Data section: Begin
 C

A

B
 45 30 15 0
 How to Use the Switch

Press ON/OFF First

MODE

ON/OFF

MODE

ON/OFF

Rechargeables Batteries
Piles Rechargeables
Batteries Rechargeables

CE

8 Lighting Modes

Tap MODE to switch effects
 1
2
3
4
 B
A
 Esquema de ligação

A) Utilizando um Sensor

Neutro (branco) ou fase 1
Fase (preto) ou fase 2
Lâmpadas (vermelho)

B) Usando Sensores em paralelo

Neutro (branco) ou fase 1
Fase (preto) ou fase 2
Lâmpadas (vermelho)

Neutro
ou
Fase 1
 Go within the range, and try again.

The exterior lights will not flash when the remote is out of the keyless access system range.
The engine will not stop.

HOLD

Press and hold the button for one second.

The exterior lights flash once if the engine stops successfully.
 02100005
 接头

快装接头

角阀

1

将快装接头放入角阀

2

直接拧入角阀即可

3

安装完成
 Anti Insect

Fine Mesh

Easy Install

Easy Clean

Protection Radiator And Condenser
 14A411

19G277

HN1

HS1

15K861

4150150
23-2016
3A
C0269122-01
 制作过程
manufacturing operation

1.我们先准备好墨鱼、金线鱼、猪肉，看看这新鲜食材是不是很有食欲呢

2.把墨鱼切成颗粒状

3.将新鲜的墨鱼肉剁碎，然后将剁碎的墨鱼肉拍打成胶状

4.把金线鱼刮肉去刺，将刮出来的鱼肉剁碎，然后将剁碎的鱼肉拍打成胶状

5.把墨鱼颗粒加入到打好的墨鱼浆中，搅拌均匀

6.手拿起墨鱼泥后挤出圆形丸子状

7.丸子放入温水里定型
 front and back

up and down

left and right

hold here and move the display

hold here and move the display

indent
Data section: End
Copy out each entry exactly, leaving nothing out.

**Answer to the problem:**
 C

A

B
 45 30 15 0
 How to Use the Switch

Press ON/OFF First

MODE

ON/OFF

MODE

ON/OFF

Rechargeables Batteries
Piles Rechargeables
Batteries Rechargeables

CE

8 Lighting Modes

Tap MODE to switch effects
 1
2
3
4
 B
A
 Esquema de ligação

A) Utilizando um Sensor

Neutro (branco) ou fase 1
Fase (preto) ou fase 2
Lâmpadas (vermelho)

B) Usando Sensores em paralelo

Neutro (branco) ou fase 1
Fase (preto) ou fase 2
Lâmpadas (vermelho)

Neutro
ou
Fase 1
 Go within the range, and try again.

The exterior lights will not flash when the remote is out of the keyless access system range.
The engine will not stop.

HOLD

Press and hold the button for one second.

The exterior lights flash once if the engine stops successfully.
 02100005
 接头

快装接头

角阀

1

将快装接头放入角阀

2

直接拧入角阀即可

3

安装完成
 Anti Insect

Fine Mesh

Easy Install

Easy Clean

Protection Radiator And Condenser
 14A411

19G277

HN1

HS1

15K861

4150150
23-2016
3A
C0269122-01
 制作过程
manufacturing operation

1.我们先准备好墨鱼、金线鱼、猪肉，看看这新鲜食材是不是很有食欲呢

2.把墨鱼切成颗粒状

3.将新鲜的墨鱼肉剁碎，然后将剁碎的墨鱼肉拍打成胶状

4.把金线鱼刮肉去刺，将刮出来的鱼肉剁碎，然后将剁碎的鱼肉拍打成胶状

5.把墨鱼颗粒加入到打好的墨鱼浆中，搅拌均匀

6.手拿起墨鱼泥后挤出圆形丸子状

7.丸子放入温水里定型
 front and back

up and down

left and right

hold here and move the display

hold here and move the display

indent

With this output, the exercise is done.